** BEGIN Excerpted text **
9 Matrix Inverses

3 Blue 1 Brown – Inverse Matrices, column space, and null space

library(dasc2594)
library(tidyverse)

For scalars, the multiplicative identity is \[ a \frac{1}{a} = a a^{-1} = a^{-1} a = 1 \] where \(a^{-1}\) is the inverse of \(a\).

Definition 9.1 (Matrix Inverse) The \(n \times n\) square matrix \(\mathbf{A}\) is said to be invertible if there exists a \(n \times n\) matrix \(\mathbf{C}\)( which we call \(\mathbf{A}^{-1}\) once we verify the inverse exists) such that \[ \begin{aligned} \mathbf{C}\mathbf{A} = \mathbf{A} \mathbf{C} & = \mathbf{I} \\ \mathbf{A}^{-1} \mathbf{A} = \mathbf{A} \mathbf{A}^{-1} & = \mathbf{I} \end{aligned} \] where \(\mathbf{I}\) is the \(n \times n\) identity matrix (the matrix with 1s on the diagonal and zeros everywhere else).

In R, an identity matrix is easy to construct. An \(n \times n\) identity matrix can be constructed using the diag() function

n <- 4
I <- diag(n)
I

     [,1] [,2] [,3] [,4]
[1,]    1    0    0    0
[2,]    0    1    0    0
[3,]    0    0    1    0
[4,]    0    0    0    1

Example 9.1

\[ \begin{aligned} \mathbf{A} = \begin{pmatrix} 1 & -1 \\ 2 & -3 \end{pmatrix} && \mathbf{B} = \begin{pmatrix} 3 & -1 \\ 2 & -1 \end{pmatrix} \end{aligned} \]

# check if B is the inverse of A
A %*% B

     [,1] [,2]
[1,]    1    0
[2,]    0    1

# check if B is the inverse of A
B %*% A

     [,1] [,2]
[1,]    1    0
[2,]    0    1

Because \(\mathbf{A} \mathbf{B} = \mathbf{B} \mathbf{A} = \mathbf{I}\), we have \(\mathbf{A}\) is an invertible matrix with inverse \(\mathbf{B} = \mathbf{A}^{-1}\).

Theorem 9.1 (Matrix Inverse for 2 by 2 matrix) Let \(\mathbf{A} = \begin{pmatrix} a & b \\ c & d \end{pmatrix}\). If \(ad - bc \neq 0\) then \(\mathbf{A}\) is invertible and \[ \begin{aligned} \mathbf{A}^{-1} = \frac{1}{ad - bc} \begin{pmatrix} d & -b \\ -c & a \end{pmatrix} \end{aligned} \] If \(ad - bc = 0\), then the matrix is not invertible.

Question: why is the matrix not invertible when \(ad - bc = 0\)?
- Have you heard of “singular” or “singularity” before?
- Black holes are called singularities. Why is this?
- Square matrices that are not invertible are call “singular”
** END Excerpted text **
:: Short task A ::
In the text on matrix inverses, which R function constructs an identity matrix?
:: Short task B ::
Write the next portion of the text on matrix inverses, picking up immediately after its final line.
** BEGIN Excerpted data **
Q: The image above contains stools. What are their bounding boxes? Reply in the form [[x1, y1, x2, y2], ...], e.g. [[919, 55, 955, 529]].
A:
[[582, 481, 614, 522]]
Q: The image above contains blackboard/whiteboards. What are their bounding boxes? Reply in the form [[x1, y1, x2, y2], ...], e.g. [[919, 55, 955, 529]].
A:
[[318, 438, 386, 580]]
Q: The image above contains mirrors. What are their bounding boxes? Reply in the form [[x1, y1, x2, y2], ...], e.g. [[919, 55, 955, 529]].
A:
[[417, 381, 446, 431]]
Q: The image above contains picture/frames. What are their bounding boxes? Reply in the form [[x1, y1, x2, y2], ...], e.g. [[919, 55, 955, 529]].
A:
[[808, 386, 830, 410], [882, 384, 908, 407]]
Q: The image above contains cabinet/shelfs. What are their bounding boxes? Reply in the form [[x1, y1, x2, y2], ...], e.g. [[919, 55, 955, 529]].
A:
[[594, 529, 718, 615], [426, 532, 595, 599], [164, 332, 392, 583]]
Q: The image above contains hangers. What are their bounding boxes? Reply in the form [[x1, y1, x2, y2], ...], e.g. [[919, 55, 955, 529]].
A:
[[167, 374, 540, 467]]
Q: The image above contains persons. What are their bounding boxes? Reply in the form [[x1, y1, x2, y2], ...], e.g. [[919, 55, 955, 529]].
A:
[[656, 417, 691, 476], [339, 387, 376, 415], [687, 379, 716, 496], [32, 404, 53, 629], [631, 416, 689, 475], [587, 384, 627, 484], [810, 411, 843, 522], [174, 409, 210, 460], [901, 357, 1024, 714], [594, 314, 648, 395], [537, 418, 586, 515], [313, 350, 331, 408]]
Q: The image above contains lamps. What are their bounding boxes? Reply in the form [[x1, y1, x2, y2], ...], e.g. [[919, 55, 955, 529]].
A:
** END Excerpted data **
:: Exercise result A ::
The diag() function.

:: Exercise result B ::
Definition 9.2 For the \(2 \times 2\) matrix \(\mathbf{A} = \begin{pmatrix} a & b \\ c & d \end{pmatrix}\), the term \(ad - bc\) is called the determinant of the matrix \(\mathbf{A}\) and is written as \(\operatorname{det}(\mathbf{A})\). Sometimes the determinant is written as \(| \mathbf{A}|\)

A consequence of the above theorem is that a \(2 \times 2\) matrix is invertible only if its determinant is nonzero.

Example 9.2 Determine if the following \(2 \times 2\) matrix is invertible

\(\mathbf{A} = \begin{pmatrix} 4 & -4 \\ -1 & 2 \end{pmatrix}\)

Theorem 9.2 If the \(n \times n\) matrix \(\mathbf{A}\) is invertible, then for each \(\mathbf{b} \in \mathcal{R}^n\), the matrix equation \[ \mathbf{A} \mathbf{x} = \mathbf{b} \] has the unique solution \(\mathbf{x} = \mathbf{A}^{-1} \mathbf{b}\).

Proof

There are two things to show …

show there is a solution
show the solution is unique

Example 9.3

Let \(\mathbf{A} = \begin{pmatrix} 4 & -4 & -2 \\ 5 & 2 & -5 \\ -4 & 6 & 1 \end{pmatrix}\) and \(\mathbf{b} = \begin{pmatrix} 3 \\ 1 \\ 2 \end{pmatrix}\)

Find the solution to \(\mathbf{A} \mathbf{x} = \mathbf{b}\)

Theorem 9.3 (Invertible Matrix Theorem Again) Adding onto the Invertible Matrix Theorem Theorem 9.5 we have

If \(\mathbf{A}\) is an invertible matrix, then \(\mathbf{A}^{-1}\) is invertible and \((\mathbf{A}^{-1})^{-1} = \mathbf{A}\)
If \(\mathbf{A}\) and \(\mathbf{B}\) are \(n \times n\) invertible matrices, then \(\mathbf{A} \mathbf{B}\) is also an invertible matrix whose inverse is \[ (\mathbf{A}\mathbf{B})^{-1} = \mathbf{B}^{-1}\mathbf{A}^{-1} \] which is the inverse of the matrices in reverse order.
If \(\mathbf{A}\) is an invertible matrix, then the transpose \(\mathbf{A}'\) is also invertible and the inverse of \(\mathbf{A}'\) is the transpose of \(\mathbf{A}^{-1}\). Equivalently, \[ (\mathbf{A}')^{-1} = (\mathbf{A}^{-1})' \]

Proof

Here we prove the three statements from the theorem above. All three statements rely on the definition of an invertible matrix in Definition 9.1.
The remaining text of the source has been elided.